* **What you will do**:
Full transcription, minus images: write out the listing below exactly as it appears.

┄┄┄┄┄┄┄┄┄┄

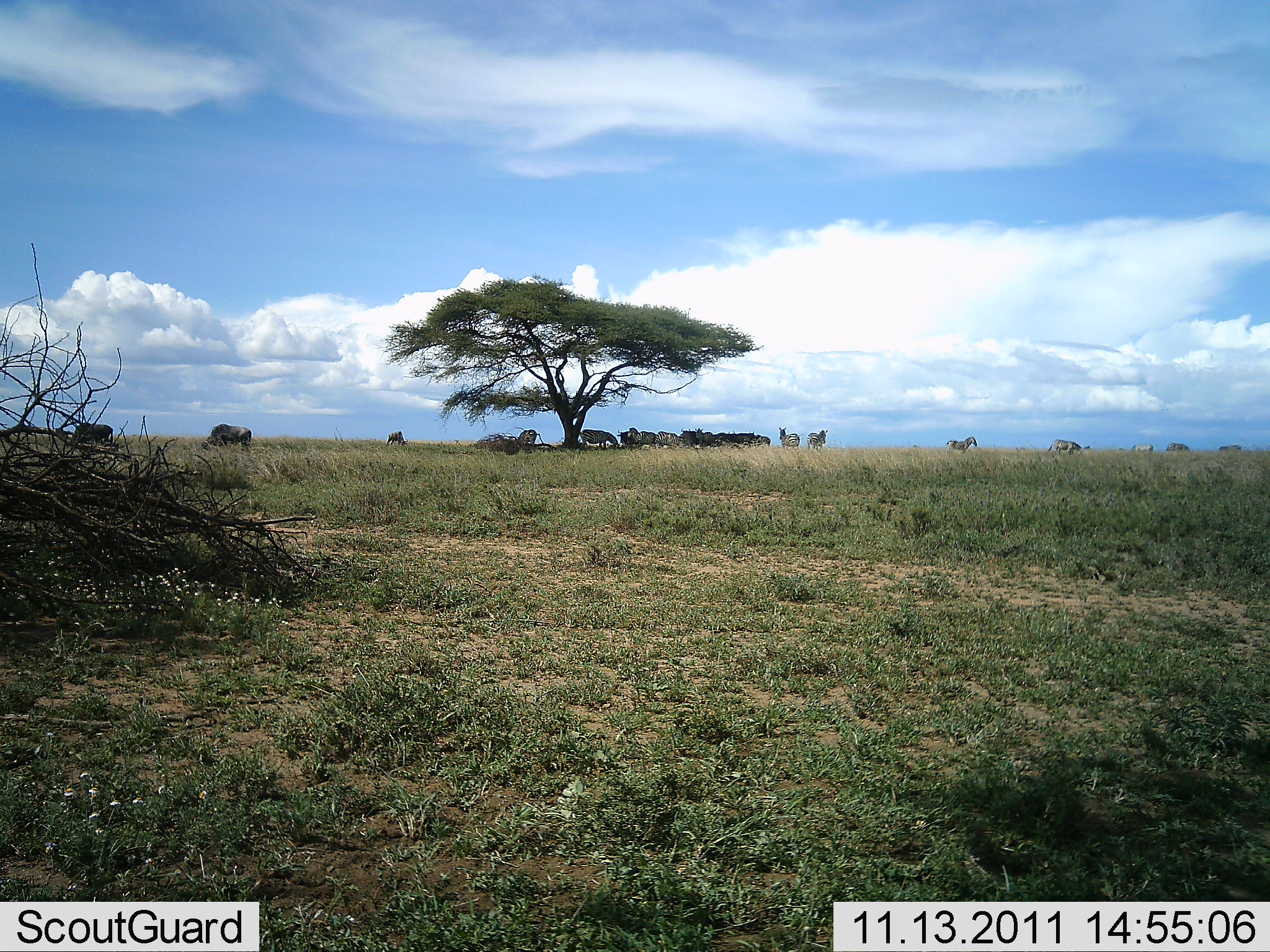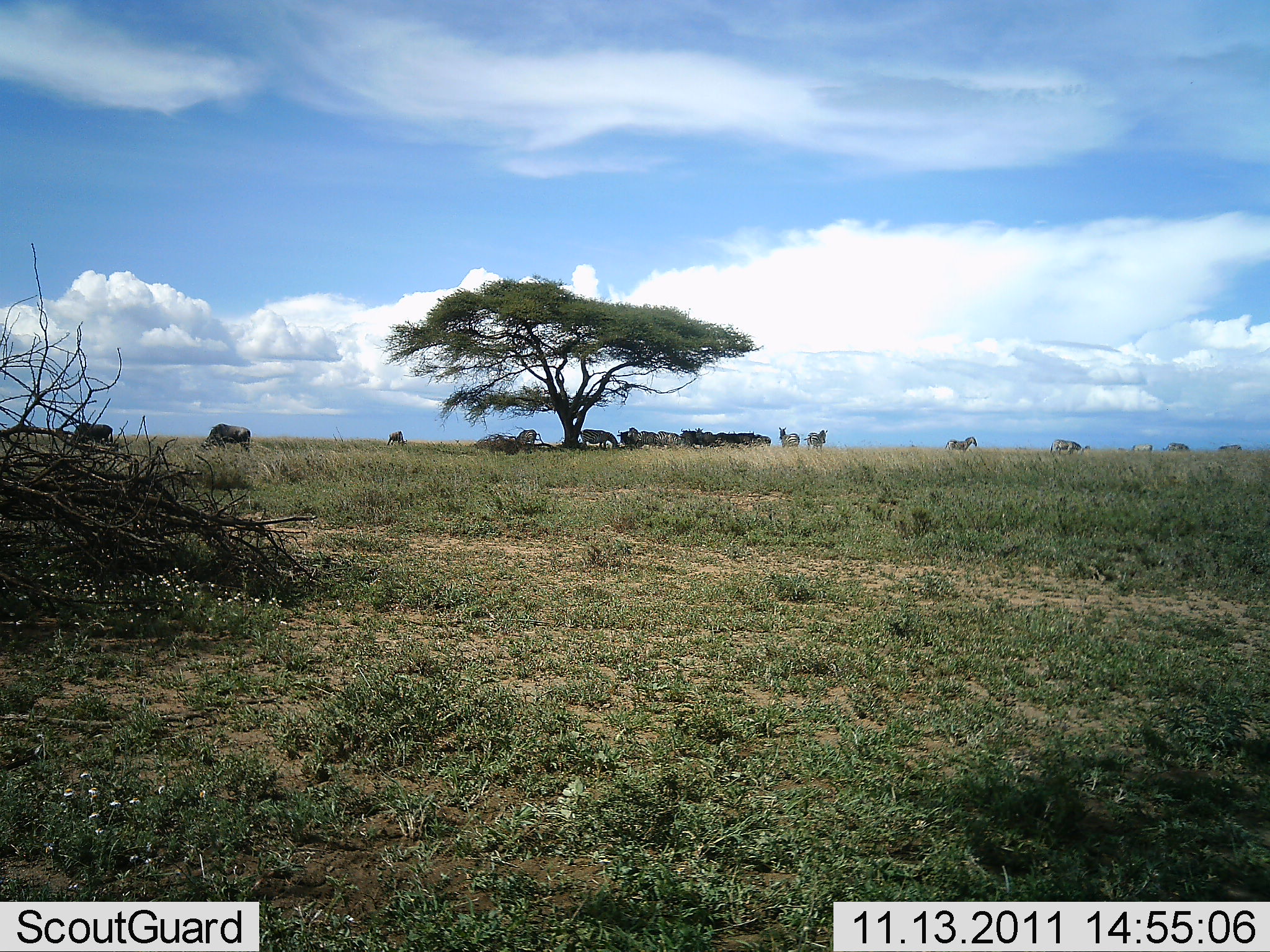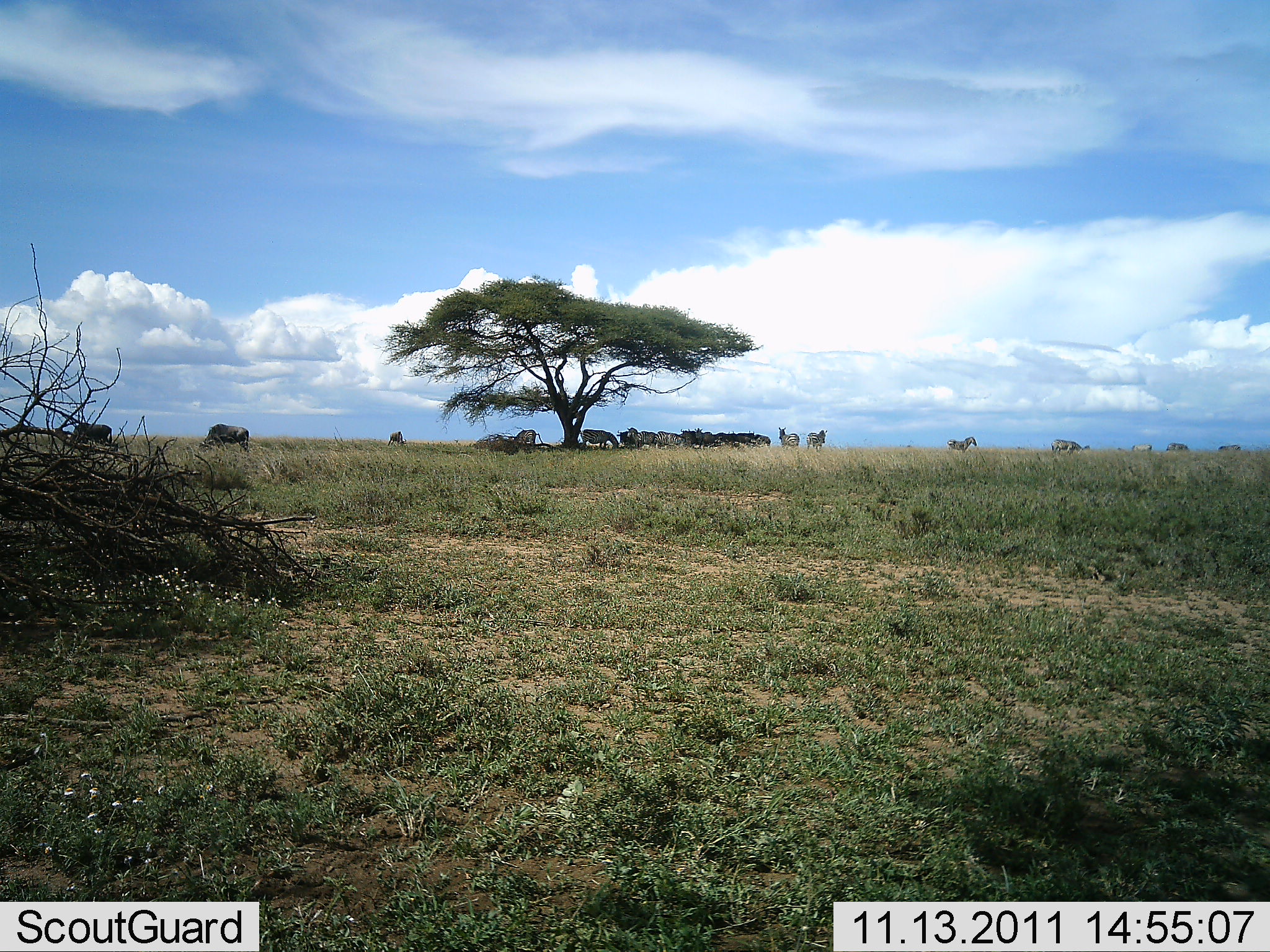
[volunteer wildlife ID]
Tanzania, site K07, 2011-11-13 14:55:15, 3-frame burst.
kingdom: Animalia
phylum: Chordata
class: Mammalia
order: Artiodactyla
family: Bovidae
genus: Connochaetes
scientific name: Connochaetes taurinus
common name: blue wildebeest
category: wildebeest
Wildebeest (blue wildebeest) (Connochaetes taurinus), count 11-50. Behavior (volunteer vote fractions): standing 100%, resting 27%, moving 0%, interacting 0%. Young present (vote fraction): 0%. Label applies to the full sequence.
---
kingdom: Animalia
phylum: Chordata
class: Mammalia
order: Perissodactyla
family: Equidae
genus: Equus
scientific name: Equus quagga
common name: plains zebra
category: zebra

┄┄┄┄┄┄┄┄┄┄

* **Completed exercise**:
[volunteer wildlife ID]
Tanzania, site K07, 2011-11-13 14:55:15, 3-frame burst.
kingdom: Animalia
phylum: Chordata
class: Mammalia
order: Artiodactyla
family: Bovidae
genus: Connochaetes
scientific name: Connochaetes taurinus
common name: blue wildebeest
category: wildebeest
Wildebeest (blue wildebeest) (Connochaetes taurinus), count 11-50. Behavior (volunteer vote fractions): standing 100%, resting 27%, moving 0%, interacting 0%. Young present (vote fraction): 0%. Label applies to the full sequence.
---
kingdom: Animalia
phylum: Chordata
class: Mammalia
order: Perissodactyla
family: Equidae
genus: Equus
scientific name: Equus quagga
common name: plains zebra
category: zebra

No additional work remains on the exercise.